EXERCISE DETAILS: Every line below that holds the string "objects" should be copied out.

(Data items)
━━━━━━━━━━━━━━━━━━━━━━━━━━━━━━

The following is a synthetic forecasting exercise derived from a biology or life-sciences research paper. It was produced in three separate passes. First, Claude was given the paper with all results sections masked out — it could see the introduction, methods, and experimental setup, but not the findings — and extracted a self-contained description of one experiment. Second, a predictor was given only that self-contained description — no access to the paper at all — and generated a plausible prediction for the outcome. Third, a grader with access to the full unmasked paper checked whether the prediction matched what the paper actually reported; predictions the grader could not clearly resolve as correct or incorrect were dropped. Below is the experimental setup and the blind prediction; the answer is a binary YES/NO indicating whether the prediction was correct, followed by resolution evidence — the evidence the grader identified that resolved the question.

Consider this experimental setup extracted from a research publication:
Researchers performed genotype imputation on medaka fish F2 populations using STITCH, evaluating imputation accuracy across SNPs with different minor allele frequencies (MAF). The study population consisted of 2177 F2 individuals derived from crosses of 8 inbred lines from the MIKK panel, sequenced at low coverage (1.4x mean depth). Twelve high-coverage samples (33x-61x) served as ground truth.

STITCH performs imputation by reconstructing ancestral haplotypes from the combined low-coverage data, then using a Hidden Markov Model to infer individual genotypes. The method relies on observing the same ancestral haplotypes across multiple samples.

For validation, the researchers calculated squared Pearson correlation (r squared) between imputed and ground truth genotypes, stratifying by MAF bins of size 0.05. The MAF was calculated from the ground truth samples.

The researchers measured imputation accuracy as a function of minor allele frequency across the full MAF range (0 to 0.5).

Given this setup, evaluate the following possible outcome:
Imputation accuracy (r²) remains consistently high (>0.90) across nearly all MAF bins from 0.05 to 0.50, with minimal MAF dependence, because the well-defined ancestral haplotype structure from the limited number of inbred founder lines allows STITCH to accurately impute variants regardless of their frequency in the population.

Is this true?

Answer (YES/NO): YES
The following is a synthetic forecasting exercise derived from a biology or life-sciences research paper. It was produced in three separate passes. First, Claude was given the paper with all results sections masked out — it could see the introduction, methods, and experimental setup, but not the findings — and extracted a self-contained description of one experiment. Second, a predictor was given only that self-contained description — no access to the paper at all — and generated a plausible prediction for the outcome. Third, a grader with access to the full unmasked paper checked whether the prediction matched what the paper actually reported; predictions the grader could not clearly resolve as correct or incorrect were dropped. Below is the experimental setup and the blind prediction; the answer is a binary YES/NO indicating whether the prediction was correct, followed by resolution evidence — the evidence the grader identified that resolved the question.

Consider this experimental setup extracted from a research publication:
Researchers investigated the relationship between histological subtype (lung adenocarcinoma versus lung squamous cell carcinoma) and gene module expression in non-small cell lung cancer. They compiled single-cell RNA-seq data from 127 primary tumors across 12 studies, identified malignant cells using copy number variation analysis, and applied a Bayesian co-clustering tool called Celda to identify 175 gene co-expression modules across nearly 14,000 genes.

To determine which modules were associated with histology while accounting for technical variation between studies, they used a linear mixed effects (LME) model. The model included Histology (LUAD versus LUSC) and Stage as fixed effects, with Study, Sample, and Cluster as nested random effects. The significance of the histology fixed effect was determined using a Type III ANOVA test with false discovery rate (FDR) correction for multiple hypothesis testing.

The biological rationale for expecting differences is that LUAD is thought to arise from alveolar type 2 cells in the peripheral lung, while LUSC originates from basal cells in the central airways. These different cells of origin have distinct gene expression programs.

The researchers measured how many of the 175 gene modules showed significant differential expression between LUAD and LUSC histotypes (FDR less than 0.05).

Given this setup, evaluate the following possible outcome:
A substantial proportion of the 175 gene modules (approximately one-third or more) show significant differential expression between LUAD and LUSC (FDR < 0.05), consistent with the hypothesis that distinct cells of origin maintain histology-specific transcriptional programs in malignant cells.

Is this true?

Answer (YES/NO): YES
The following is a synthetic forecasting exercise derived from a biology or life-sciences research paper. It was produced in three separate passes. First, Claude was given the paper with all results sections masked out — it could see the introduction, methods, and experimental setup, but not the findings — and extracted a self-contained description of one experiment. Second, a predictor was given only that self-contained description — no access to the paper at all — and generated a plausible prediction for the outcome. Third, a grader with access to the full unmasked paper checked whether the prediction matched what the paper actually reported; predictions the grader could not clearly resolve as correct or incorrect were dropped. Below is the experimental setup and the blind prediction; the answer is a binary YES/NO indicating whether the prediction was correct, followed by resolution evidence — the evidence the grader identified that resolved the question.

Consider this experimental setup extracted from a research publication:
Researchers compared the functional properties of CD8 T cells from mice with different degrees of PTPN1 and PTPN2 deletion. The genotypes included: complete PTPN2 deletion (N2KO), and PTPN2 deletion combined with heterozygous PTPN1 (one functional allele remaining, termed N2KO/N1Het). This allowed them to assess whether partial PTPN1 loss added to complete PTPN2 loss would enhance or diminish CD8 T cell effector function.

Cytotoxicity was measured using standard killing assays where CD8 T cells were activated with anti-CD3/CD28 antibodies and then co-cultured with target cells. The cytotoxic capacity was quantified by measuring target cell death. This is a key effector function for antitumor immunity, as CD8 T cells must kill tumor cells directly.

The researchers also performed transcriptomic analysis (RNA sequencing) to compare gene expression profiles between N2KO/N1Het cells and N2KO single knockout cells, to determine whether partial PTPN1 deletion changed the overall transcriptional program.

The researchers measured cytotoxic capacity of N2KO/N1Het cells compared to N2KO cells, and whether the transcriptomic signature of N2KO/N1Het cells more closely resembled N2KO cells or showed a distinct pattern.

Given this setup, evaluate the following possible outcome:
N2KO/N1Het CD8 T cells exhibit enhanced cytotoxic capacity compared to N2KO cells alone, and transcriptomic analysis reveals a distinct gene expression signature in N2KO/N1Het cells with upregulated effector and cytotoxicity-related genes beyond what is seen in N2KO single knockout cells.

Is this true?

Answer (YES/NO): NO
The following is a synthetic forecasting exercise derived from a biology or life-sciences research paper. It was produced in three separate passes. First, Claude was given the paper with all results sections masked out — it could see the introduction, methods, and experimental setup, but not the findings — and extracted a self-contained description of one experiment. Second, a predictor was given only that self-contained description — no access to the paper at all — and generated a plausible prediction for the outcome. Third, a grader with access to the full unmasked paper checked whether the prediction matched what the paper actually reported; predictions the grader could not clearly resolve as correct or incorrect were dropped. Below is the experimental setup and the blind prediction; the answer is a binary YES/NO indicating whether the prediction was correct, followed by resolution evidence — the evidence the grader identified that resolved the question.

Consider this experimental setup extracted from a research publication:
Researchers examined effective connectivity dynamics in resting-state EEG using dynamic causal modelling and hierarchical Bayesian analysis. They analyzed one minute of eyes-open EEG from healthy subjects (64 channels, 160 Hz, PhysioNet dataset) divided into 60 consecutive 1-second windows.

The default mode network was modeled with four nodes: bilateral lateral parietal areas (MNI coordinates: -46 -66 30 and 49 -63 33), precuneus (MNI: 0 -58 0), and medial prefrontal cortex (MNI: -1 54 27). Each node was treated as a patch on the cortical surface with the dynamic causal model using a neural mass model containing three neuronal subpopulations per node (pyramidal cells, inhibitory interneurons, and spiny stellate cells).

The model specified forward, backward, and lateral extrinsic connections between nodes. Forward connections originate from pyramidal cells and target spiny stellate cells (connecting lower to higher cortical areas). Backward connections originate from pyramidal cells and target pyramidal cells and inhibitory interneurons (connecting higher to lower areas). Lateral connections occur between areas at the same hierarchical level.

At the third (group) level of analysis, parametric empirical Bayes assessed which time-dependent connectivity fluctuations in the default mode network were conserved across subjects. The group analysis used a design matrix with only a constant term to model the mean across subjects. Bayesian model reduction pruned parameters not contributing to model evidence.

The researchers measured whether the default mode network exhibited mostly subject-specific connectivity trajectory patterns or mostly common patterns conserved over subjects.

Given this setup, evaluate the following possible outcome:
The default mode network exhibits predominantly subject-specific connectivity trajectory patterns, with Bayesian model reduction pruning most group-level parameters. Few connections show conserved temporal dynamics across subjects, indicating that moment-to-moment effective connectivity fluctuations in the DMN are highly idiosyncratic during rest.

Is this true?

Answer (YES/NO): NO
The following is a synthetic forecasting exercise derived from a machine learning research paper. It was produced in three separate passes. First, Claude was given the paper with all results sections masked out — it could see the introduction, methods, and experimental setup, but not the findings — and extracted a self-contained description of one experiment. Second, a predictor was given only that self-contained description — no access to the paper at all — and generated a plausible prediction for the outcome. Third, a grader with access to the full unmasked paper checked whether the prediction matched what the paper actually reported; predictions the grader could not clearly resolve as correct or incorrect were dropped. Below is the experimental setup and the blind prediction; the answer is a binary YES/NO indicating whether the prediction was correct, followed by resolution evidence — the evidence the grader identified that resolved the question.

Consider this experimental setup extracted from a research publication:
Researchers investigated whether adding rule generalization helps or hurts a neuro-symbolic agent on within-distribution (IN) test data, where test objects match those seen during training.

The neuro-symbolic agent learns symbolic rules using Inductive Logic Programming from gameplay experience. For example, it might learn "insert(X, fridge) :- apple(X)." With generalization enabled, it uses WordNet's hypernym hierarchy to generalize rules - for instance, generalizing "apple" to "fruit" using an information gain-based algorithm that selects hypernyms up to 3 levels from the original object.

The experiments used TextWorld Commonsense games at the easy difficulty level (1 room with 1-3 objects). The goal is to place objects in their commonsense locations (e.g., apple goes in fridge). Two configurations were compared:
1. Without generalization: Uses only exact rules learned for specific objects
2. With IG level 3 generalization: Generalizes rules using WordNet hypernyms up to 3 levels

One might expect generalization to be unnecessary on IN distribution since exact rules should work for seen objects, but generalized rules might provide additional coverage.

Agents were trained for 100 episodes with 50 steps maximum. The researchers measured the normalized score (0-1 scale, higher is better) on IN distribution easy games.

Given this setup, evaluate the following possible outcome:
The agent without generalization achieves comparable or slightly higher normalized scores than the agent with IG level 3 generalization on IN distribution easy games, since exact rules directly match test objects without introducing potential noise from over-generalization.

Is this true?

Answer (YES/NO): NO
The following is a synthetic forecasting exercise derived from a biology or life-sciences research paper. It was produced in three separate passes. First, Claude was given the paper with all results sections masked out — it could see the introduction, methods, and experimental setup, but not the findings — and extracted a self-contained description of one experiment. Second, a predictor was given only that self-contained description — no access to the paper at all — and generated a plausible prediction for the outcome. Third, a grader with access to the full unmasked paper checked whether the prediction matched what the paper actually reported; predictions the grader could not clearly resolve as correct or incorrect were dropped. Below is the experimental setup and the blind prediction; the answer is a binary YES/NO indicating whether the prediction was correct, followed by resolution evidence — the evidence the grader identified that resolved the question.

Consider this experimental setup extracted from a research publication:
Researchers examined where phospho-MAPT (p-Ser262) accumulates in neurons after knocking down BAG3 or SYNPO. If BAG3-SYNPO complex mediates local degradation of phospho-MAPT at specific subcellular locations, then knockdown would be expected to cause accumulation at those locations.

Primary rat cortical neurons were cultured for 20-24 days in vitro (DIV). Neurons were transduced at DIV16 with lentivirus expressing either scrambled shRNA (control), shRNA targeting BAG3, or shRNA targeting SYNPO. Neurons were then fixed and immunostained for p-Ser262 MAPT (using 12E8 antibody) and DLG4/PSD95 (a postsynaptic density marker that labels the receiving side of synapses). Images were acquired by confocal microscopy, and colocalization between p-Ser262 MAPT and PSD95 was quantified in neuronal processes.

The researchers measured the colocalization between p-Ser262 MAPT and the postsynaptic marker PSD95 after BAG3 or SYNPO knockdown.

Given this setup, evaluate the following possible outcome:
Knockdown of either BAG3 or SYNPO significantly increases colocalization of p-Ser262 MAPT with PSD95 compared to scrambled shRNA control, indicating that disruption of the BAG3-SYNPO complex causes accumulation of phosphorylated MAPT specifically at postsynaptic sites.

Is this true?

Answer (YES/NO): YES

━━━━━━━━━━━━━━━━━━━━━━━━━━━━━━

EXERCISE RESPONSE:
Researchers investigated whether adding rule generalization helps or hurts a neuro-symbolic agent on within-distribution (IN) test data, where test objects match those seen during training.
The experiments used TextWorld Commonsense games at the easy difficulty level (1 room with 1-3 objects). The goal is to place objects in their commonsense locations (e.g., apple goes in fridge). Two configurations were compared:
1. Without generalization: Uses only exact rules learned for specific objects
One might expect generalization to be unnecessary on IN distribution since exact rules should work for seen objects, but generalized rules might provide additional coverage.
The agent without generalization achieves comparable or slightly higher normalized scores than the agent with IG level 3 generalization on IN distribution easy games, since exact rules directly match test objects without introducing potential noise from over-generalization.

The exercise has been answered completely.